It is difficult to reconcile the putting of these propositions by
defendant’s counsel to first plaintiff with Vos’s
later
evidence that the withholding of the property, although the original
cause of the dispute, thereafter played a minimal
role in the
incident.
A further relevant factor in this regard is the amount of time spent
by Vos and fellow officers at the scene. He testified that
he
arrived at 22h00 and effected the arrest at 00h46. Allowing a
generous amount of time for the summonsing and arrival of
reinforcements, at least two hours must have passed between Vos’s
arrival and his knocking on the first plaintiff’s
door to
announce his decision to arrest her. Again it is difficult to see,
and Vos had difficulty in explaining, how an inspection
of the
scene, an interview with the complainant and the taking of a
statement from him, which incidentally is disputed by first
plaintiff, could have taken so long. If, however, as first plaintiff
testified, there were discussions and negotiations regarding
the
handing over of the disputed property, this would account at least
in part for the considerable time that the police spent
on the
scene.
Given the evidence which I have referred to above, and having regard
to the overall probabilities, I consider that the withholding
of the
complainant’s property as recounted by first plaintiff indeed
played a pivotal role in the events that night. On
the
probabilities, furthermore, although denied on behalf of the
defendant, it is likely that there were discussions, if not
an
agreement, that if first plaintiff restored her husband’s
possessions to him that would be the end of the matter. If
this was
not the case the decision to arrest first plaintiff on the grounds
relied upon by Vos would most likely have been taken
and executed
much earlier that night.

▶ **Record list**:
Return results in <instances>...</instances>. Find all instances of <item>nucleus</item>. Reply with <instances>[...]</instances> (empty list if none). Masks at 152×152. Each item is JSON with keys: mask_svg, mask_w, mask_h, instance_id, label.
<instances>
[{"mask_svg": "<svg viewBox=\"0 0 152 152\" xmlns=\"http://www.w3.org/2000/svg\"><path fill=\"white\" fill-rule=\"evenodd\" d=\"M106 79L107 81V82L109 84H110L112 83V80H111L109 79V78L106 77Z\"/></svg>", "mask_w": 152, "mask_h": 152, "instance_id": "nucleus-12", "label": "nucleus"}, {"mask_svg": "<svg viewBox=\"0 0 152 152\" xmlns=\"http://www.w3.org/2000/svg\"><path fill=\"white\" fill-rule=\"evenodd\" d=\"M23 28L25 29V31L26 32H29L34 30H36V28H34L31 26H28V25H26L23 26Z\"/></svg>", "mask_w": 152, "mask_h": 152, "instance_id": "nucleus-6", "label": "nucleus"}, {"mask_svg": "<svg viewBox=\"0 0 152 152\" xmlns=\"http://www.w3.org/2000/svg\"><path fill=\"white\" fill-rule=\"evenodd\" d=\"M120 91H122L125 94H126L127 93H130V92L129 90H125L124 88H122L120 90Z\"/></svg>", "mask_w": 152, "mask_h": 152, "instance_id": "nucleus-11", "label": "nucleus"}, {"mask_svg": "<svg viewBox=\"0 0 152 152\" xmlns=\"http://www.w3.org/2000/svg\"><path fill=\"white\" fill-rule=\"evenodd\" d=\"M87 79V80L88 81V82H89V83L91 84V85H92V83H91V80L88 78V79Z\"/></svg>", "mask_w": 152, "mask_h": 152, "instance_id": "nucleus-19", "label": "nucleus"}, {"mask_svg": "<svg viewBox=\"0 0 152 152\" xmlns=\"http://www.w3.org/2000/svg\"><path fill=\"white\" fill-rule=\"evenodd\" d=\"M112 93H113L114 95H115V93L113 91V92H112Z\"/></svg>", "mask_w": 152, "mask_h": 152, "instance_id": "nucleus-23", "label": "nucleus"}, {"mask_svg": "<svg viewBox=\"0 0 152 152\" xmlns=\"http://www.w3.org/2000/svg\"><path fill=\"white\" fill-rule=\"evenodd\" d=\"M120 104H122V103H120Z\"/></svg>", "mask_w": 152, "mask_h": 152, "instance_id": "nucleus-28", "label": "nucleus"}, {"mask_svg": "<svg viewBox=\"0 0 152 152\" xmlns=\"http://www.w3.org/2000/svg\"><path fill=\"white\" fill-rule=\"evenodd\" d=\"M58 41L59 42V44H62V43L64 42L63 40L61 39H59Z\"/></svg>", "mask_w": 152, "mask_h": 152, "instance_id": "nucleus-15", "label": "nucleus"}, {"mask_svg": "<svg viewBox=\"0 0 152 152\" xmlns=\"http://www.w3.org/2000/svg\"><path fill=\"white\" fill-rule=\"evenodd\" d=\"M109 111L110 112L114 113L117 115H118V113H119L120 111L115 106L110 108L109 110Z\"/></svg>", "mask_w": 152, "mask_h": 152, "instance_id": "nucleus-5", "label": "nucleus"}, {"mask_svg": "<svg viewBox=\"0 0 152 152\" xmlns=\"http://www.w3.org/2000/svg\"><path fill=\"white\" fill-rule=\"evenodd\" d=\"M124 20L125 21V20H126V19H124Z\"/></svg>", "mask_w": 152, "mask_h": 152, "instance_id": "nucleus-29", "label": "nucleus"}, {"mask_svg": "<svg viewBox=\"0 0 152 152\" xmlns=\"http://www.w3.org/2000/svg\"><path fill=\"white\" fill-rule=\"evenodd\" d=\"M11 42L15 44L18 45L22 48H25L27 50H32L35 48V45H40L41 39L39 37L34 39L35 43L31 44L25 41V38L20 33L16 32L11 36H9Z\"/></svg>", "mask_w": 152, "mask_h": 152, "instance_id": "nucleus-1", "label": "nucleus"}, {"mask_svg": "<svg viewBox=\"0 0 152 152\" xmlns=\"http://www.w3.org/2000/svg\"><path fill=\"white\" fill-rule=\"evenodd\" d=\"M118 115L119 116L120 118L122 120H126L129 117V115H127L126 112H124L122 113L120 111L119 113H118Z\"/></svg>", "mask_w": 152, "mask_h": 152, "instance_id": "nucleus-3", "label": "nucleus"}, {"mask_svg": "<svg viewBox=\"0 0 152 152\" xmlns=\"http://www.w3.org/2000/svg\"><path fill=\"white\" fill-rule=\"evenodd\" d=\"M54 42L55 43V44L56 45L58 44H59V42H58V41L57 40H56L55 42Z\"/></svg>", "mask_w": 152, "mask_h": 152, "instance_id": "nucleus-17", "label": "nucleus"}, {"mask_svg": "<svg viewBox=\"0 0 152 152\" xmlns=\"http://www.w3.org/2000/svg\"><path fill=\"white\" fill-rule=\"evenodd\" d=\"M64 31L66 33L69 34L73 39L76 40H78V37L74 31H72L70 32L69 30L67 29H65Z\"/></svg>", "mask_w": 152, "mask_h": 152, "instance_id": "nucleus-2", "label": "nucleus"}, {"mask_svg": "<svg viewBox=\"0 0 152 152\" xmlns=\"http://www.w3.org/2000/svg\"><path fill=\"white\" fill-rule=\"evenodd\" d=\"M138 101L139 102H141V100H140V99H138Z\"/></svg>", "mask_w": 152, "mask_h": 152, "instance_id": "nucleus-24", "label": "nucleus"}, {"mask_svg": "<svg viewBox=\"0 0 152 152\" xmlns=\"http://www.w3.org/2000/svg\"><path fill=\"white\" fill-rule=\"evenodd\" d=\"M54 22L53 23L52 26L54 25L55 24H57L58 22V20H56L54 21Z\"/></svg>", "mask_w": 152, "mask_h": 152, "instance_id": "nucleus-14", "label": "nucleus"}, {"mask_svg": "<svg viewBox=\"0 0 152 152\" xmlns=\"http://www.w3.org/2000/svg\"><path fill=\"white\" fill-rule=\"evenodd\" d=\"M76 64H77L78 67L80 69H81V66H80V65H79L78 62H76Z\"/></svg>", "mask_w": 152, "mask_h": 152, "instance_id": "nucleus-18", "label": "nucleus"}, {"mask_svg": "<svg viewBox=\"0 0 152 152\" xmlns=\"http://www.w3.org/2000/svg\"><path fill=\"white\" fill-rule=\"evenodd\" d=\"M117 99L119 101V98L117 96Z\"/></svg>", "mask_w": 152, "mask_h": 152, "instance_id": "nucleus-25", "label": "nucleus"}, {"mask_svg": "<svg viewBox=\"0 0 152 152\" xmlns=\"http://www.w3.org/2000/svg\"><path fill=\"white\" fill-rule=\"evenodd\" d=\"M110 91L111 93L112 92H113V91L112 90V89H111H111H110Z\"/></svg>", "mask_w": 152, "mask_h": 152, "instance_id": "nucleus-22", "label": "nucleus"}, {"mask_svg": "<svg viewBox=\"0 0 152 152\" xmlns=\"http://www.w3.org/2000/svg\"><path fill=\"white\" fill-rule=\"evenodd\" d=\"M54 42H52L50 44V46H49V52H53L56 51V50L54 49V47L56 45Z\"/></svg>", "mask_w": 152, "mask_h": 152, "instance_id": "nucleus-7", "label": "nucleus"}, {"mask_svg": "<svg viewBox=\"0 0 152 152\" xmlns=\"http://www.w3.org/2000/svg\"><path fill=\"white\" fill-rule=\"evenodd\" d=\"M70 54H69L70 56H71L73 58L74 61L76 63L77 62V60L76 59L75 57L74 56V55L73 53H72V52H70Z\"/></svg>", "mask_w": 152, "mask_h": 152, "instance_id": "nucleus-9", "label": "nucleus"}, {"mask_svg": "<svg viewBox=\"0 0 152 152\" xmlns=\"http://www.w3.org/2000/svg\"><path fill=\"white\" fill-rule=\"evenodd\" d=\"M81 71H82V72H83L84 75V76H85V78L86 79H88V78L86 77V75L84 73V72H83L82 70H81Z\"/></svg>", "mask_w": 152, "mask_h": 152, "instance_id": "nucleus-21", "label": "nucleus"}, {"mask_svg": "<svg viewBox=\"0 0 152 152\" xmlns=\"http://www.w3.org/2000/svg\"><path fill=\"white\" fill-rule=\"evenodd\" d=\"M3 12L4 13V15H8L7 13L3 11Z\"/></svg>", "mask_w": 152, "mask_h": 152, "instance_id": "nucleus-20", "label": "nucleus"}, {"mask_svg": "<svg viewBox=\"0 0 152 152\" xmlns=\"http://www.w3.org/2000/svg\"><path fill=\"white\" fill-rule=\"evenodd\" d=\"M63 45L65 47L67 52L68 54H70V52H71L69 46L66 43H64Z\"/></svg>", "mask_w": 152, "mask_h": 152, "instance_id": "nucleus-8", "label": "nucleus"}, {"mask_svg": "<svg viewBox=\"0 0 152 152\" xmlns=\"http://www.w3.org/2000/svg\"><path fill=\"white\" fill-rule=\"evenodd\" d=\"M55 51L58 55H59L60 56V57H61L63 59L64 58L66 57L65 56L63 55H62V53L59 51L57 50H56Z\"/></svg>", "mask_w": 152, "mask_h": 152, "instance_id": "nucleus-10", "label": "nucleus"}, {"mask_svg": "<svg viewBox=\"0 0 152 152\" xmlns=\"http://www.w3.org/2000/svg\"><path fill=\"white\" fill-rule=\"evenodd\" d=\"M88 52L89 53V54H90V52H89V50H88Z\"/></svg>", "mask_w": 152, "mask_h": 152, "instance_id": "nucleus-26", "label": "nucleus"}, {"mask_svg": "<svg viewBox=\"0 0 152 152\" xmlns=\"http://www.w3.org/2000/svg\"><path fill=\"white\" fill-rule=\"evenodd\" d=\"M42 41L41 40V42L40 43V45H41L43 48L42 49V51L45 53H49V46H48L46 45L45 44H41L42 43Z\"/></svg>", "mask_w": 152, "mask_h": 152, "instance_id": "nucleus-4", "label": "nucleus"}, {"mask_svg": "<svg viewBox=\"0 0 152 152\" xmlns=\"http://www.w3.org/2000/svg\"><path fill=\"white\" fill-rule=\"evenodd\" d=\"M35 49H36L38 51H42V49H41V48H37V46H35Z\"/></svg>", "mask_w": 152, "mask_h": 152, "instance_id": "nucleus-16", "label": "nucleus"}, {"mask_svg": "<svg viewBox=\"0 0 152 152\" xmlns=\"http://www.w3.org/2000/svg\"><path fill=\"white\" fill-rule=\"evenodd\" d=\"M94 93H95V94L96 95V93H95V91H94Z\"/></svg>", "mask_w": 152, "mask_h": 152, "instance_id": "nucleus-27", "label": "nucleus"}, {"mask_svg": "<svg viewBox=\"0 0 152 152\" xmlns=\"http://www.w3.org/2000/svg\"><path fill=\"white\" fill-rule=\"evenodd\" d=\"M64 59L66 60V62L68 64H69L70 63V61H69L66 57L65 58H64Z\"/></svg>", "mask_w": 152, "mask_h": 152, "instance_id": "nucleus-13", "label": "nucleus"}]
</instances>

---

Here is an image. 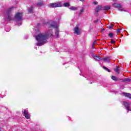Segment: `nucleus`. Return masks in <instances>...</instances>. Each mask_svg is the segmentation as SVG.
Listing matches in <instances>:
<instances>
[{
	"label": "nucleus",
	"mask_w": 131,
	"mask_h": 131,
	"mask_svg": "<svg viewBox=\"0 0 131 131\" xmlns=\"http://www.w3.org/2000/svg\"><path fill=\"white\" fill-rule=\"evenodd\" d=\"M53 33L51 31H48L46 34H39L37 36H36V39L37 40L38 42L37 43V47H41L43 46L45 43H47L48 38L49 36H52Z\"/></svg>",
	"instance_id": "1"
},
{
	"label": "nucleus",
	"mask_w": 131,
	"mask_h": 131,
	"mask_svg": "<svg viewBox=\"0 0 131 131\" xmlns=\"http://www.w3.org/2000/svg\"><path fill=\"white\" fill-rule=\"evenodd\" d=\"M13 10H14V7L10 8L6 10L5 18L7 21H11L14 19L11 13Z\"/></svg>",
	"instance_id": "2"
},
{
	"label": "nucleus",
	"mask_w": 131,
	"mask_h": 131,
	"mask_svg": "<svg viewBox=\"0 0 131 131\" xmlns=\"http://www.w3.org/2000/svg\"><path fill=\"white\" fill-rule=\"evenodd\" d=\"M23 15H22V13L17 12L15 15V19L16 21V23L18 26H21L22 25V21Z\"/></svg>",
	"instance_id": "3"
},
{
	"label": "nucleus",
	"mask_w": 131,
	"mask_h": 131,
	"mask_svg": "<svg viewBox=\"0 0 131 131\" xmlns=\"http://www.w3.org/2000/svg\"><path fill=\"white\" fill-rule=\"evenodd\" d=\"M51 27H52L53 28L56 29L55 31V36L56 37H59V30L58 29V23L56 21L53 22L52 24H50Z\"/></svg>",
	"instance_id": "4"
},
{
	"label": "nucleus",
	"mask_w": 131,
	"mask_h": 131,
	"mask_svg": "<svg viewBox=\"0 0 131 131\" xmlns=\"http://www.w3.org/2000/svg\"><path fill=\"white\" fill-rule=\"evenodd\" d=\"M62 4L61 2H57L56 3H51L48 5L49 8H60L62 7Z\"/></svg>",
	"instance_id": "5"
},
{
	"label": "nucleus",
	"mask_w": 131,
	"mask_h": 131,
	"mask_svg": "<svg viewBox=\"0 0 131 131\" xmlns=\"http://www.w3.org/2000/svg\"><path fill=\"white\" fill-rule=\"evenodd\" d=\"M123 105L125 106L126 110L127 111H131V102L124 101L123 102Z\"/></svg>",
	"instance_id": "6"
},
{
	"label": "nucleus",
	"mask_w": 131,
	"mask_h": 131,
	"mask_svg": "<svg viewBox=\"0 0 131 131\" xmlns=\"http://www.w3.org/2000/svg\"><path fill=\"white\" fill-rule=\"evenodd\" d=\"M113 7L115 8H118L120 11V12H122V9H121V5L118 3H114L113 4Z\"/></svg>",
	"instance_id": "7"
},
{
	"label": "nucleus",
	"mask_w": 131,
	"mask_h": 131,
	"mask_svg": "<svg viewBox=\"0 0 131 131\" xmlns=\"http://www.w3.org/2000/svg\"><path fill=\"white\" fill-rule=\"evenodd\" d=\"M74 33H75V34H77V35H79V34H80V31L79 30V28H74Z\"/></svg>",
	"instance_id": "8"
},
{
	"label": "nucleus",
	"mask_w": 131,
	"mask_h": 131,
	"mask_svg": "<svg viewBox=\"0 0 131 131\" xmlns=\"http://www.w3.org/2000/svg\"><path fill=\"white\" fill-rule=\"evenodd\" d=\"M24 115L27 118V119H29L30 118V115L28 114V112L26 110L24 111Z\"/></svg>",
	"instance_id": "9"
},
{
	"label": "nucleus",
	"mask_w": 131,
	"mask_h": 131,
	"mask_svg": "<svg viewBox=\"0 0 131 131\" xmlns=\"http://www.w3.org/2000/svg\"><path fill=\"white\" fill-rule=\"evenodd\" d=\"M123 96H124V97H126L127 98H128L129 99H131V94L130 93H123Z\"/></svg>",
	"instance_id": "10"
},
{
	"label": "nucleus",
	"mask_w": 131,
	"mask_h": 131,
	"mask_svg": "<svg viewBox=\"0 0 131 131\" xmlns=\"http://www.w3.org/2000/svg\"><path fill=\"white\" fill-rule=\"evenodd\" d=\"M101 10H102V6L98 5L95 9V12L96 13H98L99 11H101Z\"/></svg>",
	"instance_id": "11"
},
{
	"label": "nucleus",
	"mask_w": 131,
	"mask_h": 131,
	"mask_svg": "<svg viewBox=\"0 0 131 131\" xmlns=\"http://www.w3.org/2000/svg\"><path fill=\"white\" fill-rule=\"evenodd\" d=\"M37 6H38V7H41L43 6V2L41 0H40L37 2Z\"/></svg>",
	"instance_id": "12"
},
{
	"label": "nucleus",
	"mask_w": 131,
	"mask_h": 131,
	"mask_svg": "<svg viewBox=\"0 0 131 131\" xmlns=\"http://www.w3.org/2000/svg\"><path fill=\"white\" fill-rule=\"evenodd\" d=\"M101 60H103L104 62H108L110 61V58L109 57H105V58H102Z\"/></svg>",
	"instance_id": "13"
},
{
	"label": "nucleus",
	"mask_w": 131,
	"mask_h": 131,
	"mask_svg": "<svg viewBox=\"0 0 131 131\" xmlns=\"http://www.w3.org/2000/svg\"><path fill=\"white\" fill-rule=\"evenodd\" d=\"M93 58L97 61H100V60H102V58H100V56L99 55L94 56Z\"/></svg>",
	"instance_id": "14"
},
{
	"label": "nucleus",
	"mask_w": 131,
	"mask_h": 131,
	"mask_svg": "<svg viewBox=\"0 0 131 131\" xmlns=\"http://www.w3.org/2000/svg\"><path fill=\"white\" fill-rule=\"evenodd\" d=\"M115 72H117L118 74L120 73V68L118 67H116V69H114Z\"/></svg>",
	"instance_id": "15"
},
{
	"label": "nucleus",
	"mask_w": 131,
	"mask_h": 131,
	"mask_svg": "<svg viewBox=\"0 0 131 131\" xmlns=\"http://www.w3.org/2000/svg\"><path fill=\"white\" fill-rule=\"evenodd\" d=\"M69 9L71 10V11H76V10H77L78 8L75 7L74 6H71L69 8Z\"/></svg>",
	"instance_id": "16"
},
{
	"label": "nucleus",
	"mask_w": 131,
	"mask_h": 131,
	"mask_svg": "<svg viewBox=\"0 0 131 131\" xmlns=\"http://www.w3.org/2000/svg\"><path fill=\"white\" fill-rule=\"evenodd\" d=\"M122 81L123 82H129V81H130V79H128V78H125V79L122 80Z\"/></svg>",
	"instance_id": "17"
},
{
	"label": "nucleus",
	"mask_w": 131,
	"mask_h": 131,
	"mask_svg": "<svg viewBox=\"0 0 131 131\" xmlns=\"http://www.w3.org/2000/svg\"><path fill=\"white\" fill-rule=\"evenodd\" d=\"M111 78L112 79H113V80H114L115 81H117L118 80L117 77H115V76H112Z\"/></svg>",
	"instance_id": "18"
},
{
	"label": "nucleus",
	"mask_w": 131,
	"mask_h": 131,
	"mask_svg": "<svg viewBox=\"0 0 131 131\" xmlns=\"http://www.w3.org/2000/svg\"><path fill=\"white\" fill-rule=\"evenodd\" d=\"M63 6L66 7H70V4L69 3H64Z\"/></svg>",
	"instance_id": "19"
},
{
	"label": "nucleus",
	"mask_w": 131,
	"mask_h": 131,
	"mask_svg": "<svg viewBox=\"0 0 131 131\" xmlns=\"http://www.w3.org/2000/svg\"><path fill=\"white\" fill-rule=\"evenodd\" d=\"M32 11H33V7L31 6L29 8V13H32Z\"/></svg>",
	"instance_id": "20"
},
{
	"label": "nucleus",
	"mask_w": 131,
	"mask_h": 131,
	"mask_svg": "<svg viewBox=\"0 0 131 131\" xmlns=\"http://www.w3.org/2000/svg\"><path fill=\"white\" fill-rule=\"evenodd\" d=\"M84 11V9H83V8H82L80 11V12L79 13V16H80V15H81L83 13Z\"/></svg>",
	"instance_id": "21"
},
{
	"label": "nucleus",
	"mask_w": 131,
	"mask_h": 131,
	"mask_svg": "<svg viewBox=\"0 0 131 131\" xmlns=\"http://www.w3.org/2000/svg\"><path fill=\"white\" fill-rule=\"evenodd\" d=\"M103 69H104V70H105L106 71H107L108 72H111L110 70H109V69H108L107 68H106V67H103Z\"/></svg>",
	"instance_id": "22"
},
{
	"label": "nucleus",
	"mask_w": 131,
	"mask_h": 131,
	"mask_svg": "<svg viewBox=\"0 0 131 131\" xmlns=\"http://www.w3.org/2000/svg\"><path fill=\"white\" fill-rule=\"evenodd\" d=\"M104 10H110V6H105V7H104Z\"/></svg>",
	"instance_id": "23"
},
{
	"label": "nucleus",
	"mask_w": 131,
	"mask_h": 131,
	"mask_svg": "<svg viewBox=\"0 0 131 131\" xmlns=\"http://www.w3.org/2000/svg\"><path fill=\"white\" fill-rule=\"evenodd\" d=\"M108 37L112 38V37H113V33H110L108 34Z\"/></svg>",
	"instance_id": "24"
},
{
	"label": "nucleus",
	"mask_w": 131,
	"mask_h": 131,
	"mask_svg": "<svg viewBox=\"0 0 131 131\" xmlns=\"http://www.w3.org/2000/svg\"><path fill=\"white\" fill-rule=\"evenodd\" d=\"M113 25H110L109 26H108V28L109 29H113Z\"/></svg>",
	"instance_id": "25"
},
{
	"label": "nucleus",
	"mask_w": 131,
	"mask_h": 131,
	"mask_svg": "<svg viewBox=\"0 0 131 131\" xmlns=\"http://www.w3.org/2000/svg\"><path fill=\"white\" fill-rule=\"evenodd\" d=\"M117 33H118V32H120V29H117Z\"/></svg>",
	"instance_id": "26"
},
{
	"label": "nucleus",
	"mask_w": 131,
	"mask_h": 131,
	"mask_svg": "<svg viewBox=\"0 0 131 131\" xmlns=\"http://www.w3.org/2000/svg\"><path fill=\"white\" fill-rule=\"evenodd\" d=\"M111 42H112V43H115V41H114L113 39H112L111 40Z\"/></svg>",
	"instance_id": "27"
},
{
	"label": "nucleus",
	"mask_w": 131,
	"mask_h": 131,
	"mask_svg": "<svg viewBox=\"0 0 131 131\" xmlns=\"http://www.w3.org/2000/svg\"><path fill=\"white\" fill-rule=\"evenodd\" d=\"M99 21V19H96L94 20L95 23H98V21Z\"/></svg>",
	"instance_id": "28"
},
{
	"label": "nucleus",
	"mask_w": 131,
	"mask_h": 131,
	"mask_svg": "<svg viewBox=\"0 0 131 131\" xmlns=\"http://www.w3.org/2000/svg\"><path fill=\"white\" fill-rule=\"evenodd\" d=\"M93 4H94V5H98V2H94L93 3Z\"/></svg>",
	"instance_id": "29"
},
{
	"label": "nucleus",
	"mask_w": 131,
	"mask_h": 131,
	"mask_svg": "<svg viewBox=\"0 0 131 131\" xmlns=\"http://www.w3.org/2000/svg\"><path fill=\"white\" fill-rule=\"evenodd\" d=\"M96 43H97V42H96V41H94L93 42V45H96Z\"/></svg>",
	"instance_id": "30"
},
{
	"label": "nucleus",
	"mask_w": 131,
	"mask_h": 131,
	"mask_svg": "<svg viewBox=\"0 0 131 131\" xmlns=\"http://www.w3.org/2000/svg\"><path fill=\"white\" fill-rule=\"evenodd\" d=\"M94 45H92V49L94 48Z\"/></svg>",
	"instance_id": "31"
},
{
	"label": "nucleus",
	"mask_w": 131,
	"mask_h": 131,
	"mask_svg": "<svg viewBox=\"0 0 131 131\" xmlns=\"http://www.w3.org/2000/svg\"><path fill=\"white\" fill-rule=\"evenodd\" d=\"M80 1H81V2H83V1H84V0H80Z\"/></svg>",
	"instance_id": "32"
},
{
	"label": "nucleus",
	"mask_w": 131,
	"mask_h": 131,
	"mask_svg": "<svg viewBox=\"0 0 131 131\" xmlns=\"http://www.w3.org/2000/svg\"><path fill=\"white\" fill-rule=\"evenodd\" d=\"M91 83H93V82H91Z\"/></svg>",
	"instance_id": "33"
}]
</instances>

▶ **Requirement A**:
Using the judgment excerpt, answer each question below on its own line, labeled (i), (ii) and (iii).
(i) At what time did Vos say he arrived at the scene?
(ii) At what time was the arrest effected?
(iii) What role does the judge find the withholding of the complainant's property played in the events that night?
▶ **Requirement B**:
Decide whether each statement below agrees with the judgment excerpt. Answer yes or no for (i), (ii) and (iii), and quote the words of the excerpt that settle it.
(i) Vos testified that he arrived at 22h00.
(ii) The first plaintiff accepted that a statement was taken from the complainant.
(iii) The judge concluded that the withholding of the property played only a minimal role in the incident.
▶ **Requirement C**: Pick up the judgment excerpt about the first plaintiff's arrest and continue it from where it stops.

▶ **Expected output A**:
(i) 22h00
(ii) 00h46
(iii) A pivotal role

▶ **Expected output B**:
(i) Yes: "he arrived at 22h00"
(ii) No: "which incidentally is disputed by first plaintiff"
(iii) No: "indeed played a pivotal role in the events that night"

▶ **Expected output C**:
By the time Vos testified he was well aware that any arrest based on
first plaintiff’s refusal to hand over her husband’s
possessions would be highly questionable. This emerged when, in
answer to questions from the court, the witness explained that
in
the case of a dispute over property of that nature, the police’s
role would be limited to explaining to the parties
their rights, in
particular their right to seek an interdict under the
Domestic
Violence Act. Clearly
, Vos’s evidence as to his reasons for
first plaintiff’s arrest must be critically examined with a
view to determining
whether the exercise of his discretion to arrest
was rational.
First plaintiff testified that the initial incident took place much
earlier that evening and that by the time the police arrived
she had
cried herself to sleep. This Vos is unable to dispute. She testified
that upon hearing voices she emerged from her room
and asked the
police, who were busy with the complainant in the lounge, the nature
of their business. She added that she told
them that it was a
private dispute which she and her husband would be able to resolve
but they showed no interest in this. Vos
did not confirm this
evidence but conceded that this exchange may well have taken place.
His evidence as to how first plaintiff
behaved upon their arrival
was both vague and contradictory. Initially he described her as
simply walking around in the immediate
vicinity but playing no
active role. He repeatedly stated that before she locked herself in
her room she had been “vermydend”.
As his evidence
proceeded however Vos ascribed increasingly agitated behaviour to
first plaintiff which was at odds with his
initial evidence. When
asked for details as to how she had been unruly, wild and not able
to control herself, Vos was at a loss
and fell back upon his poor
memory. Nor could he remember the substance of any conversation or
exchange which he had with the
first plaintiff prior to arriving at
the decision to arrest her. He was hesitant and vague when asked to
explain what the cause
of the domestic violence was.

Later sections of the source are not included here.